Justiça
Advogado deixa defesa de Daniel Vorcaro no caso do Banco Master
José Luis Oliveira Lima era responsável pela negociação de delação premiada
O advogado José Luis Oliveira Lima deixou a defesa de Daniel Vorcaro, dono do Banco Master. Nesta mesma semana, a Polícia Federal (PF) rejeitou a proposta de delação premiada apresentada pelo banqueiro. Conforme o g1, segue na defesa do ex-banqueiro o advogado Sérgio Leonardo, que conhece e é próximo de Vorcaro desde a juventude.
Chamado de Juca, o então responsável pela defesa é reconhecido por seu êxito em acordos de delação premiada em casos de grande repercussão. Ele atuou no caso do empreiteiro Léo Pinheiro, da construtora OAS, na Operação Lava-Jato.
De acordo com a Polícia Federal, Vorcaro agia para proteger os seus aliados e não teria informações novas para delatar, por isso a decisão de rejeitar a proposta.
Na quinta-feira (21), a defesa pediu a transferência do banqueiro de uma cela na Superintendência da Polícia Federal para o 19º Batalhão da Polícia Militar no Distrito Federal, dentro do Complexo Penitenciário da Papuda, conhecido como "Papudinha".
Conforme os advogados de Vorcaro, as condições do local em que o empresário está sob custódia na PF não estariam adequadas.
Preso na Superintendência
Na segunda-feira (18), Vorcaro foi transferido internamente para uma cela comum na carceragem da Superintendência do Distrito Federal.
Com isso, ele passou a ser submetido às regras do normativo interno da PF para a visita de advogados. Essas regras permitem duas visitas por dia por um período de meia hora.
Antes, ele estava alocado em uma sala de Estado-Maior que havia sido reformada para abrigar o ex-presidente Jair Bolsonaro no cumprimento de sua prisão. Vorcaro ficou no local para trabalhar na sua proposta de delação premiada com os seus advogados e passava quase o dia inteiro reunido com eles.
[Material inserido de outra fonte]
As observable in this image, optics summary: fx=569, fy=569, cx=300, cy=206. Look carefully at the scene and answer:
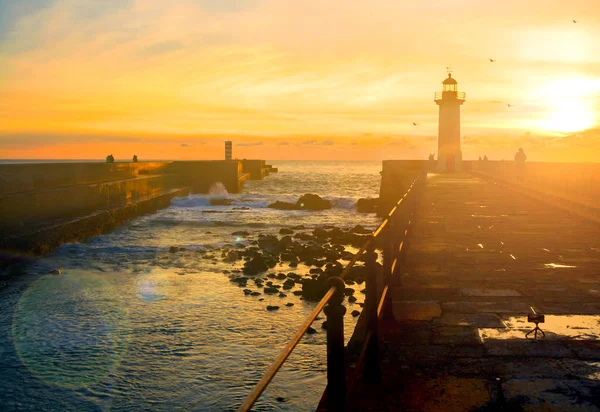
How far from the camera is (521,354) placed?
4.20m

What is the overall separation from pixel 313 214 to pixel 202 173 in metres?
12.9

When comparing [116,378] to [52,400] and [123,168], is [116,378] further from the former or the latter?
[123,168]

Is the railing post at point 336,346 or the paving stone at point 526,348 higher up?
the railing post at point 336,346

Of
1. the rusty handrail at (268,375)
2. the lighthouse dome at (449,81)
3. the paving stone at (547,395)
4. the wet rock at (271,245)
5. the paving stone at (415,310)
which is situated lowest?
the wet rock at (271,245)

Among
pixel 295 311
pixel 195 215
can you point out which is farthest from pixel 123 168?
pixel 295 311

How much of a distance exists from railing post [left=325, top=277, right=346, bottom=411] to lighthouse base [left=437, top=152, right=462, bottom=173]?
43.2 metres

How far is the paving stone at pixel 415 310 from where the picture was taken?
5.11 metres

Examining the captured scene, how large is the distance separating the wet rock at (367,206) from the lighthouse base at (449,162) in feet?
45.3

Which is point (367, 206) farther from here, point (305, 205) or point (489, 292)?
point (489, 292)

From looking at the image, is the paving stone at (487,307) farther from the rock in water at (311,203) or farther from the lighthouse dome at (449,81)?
the lighthouse dome at (449,81)

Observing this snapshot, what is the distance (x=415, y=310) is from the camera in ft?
17.5

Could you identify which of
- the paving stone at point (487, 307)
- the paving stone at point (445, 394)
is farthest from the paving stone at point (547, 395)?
the paving stone at point (487, 307)

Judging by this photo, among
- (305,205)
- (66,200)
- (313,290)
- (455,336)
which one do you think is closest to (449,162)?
(305,205)

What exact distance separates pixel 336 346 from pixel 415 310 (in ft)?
9.50
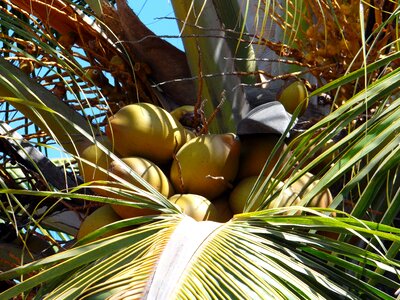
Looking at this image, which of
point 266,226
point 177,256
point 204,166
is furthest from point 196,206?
point 177,256

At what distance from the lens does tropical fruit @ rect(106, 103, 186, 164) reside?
155cm

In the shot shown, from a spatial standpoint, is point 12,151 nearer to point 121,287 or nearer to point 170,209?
point 170,209

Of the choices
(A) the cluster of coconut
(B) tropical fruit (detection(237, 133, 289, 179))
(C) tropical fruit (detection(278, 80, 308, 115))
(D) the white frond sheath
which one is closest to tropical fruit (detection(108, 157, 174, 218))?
(A) the cluster of coconut

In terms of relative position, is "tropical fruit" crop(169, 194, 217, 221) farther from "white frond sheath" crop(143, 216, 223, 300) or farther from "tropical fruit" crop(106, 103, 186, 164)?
"white frond sheath" crop(143, 216, 223, 300)

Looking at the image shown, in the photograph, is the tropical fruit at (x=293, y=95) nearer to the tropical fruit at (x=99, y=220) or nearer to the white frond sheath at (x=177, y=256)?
the tropical fruit at (x=99, y=220)

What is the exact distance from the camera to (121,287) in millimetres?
944

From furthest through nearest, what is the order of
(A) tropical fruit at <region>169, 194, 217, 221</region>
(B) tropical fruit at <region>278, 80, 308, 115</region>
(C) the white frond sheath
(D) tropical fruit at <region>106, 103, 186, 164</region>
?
(B) tropical fruit at <region>278, 80, 308, 115</region> < (D) tropical fruit at <region>106, 103, 186, 164</region> < (A) tropical fruit at <region>169, 194, 217, 221</region> < (C) the white frond sheath

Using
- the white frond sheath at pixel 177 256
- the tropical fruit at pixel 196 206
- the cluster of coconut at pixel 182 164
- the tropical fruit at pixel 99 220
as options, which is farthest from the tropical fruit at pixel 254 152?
the white frond sheath at pixel 177 256

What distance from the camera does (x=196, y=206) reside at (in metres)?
1.46

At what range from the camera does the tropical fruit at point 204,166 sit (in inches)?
59.7

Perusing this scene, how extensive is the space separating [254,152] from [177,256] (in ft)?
1.92

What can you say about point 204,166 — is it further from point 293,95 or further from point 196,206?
point 293,95

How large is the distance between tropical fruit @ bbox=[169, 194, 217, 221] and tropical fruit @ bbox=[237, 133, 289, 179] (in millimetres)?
126

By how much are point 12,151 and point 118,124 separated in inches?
15.4
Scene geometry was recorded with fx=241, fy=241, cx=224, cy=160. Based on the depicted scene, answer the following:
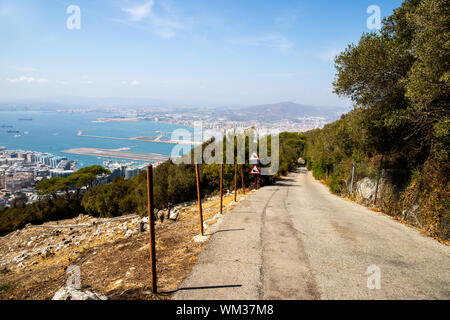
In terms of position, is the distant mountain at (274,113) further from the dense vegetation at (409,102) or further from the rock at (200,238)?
the rock at (200,238)

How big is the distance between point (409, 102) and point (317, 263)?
7730mm

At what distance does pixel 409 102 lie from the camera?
8.78 m

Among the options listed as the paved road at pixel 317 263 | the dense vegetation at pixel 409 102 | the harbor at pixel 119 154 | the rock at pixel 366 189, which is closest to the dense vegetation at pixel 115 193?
the rock at pixel 366 189

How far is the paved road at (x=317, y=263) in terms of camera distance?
348cm

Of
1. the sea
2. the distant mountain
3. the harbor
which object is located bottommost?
the harbor

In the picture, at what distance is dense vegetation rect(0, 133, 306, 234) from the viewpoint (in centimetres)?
2066

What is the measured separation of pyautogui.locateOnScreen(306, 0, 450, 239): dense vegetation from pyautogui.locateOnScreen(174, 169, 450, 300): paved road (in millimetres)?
1660

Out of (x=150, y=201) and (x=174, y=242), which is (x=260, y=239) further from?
(x=150, y=201)

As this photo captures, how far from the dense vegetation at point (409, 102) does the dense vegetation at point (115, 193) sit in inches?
379

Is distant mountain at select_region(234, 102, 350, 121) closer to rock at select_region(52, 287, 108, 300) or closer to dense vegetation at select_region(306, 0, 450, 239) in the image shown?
dense vegetation at select_region(306, 0, 450, 239)

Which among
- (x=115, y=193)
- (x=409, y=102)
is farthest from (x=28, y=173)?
(x=409, y=102)

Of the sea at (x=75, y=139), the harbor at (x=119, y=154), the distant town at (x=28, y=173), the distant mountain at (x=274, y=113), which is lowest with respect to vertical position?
the distant town at (x=28, y=173)

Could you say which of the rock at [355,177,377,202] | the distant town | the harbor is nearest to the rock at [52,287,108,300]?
the rock at [355,177,377,202]
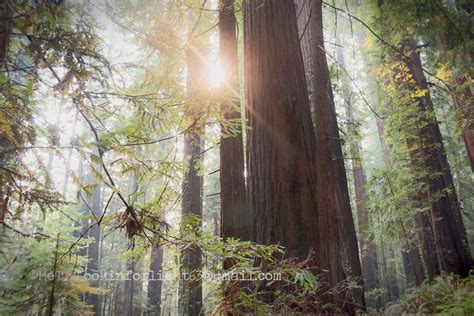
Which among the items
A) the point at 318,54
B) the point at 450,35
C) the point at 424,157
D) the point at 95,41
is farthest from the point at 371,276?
the point at 95,41

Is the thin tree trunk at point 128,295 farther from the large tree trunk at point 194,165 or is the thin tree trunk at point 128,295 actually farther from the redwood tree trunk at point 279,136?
the redwood tree trunk at point 279,136

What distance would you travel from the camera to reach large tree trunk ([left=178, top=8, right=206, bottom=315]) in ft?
10.4

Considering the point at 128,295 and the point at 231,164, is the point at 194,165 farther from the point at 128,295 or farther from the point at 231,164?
the point at 128,295

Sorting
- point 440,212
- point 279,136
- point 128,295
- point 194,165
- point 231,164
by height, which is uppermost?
point 194,165

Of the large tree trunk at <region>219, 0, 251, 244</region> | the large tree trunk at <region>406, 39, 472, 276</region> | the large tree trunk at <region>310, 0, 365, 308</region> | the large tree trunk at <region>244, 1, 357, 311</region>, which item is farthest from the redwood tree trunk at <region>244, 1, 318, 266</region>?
the large tree trunk at <region>406, 39, 472, 276</region>

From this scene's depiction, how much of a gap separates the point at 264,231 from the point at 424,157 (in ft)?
20.5

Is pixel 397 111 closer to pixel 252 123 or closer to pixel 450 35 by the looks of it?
pixel 450 35

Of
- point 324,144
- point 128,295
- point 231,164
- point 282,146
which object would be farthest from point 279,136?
point 128,295

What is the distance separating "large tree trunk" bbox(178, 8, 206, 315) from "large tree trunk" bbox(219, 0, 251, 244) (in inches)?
14.6

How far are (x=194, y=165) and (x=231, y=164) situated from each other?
1.66 m

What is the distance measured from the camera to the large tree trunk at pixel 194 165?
3.17 m

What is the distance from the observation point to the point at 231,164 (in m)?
4.93

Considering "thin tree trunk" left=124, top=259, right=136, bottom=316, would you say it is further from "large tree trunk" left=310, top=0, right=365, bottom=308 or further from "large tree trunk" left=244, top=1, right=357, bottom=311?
"large tree trunk" left=310, top=0, right=365, bottom=308

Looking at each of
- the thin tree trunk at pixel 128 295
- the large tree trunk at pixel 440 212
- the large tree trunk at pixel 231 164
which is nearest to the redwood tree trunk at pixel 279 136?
the large tree trunk at pixel 231 164
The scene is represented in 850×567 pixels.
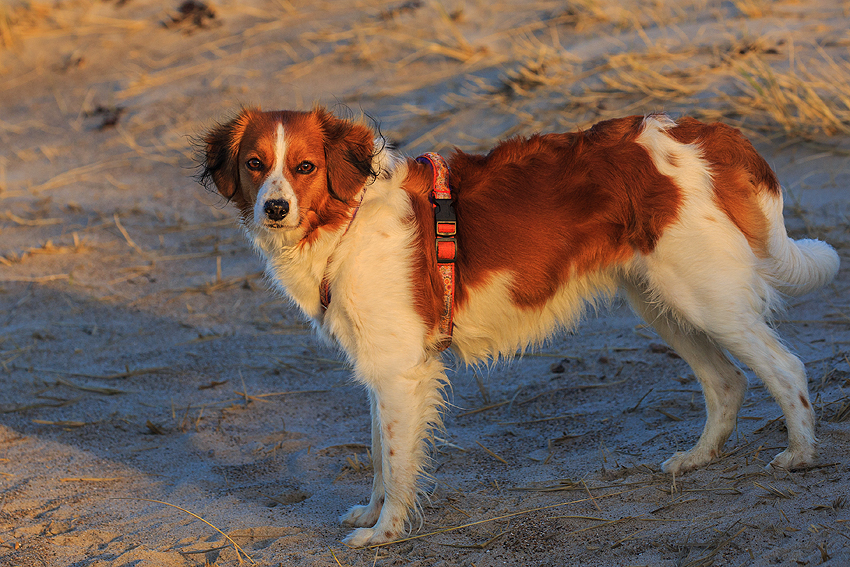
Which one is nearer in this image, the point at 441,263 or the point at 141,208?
the point at 441,263

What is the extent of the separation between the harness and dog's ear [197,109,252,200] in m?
0.58

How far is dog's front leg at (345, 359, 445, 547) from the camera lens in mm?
3117

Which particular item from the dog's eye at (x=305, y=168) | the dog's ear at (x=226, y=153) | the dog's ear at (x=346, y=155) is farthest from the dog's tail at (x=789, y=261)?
the dog's ear at (x=226, y=153)

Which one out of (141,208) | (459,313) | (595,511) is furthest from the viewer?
(141,208)

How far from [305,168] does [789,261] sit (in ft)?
6.80

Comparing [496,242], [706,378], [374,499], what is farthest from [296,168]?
[706,378]

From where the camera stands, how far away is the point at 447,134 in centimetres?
720

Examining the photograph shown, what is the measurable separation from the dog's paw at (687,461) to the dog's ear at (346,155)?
180cm

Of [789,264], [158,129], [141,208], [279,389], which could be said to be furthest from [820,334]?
[158,129]

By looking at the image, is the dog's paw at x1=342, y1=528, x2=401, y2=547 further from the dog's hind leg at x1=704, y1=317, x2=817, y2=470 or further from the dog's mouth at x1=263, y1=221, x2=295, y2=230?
the dog's hind leg at x1=704, y1=317, x2=817, y2=470

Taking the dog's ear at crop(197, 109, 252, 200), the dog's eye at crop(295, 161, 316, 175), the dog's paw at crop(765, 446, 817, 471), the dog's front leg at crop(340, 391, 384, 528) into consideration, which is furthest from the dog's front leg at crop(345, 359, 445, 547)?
the dog's paw at crop(765, 446, 817, 471)

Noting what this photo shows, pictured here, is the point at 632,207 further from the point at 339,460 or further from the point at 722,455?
the point at 339,460

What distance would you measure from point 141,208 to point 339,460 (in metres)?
4.28

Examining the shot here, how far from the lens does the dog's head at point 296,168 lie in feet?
9.92
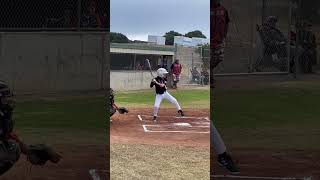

A PF já havia solicitado a André Mendonça que Vorcaro fosse transferido de volta para um presídio, sob o argumento de que as condições dele na Superintendência alteravam e afetavam a rotina da administração.
O STF ainda deve analisar um pedido da PF para que o banqueiro retorne para o presídio federal em Brasília, onde ele estava antes de ser transferido para a Superintendência.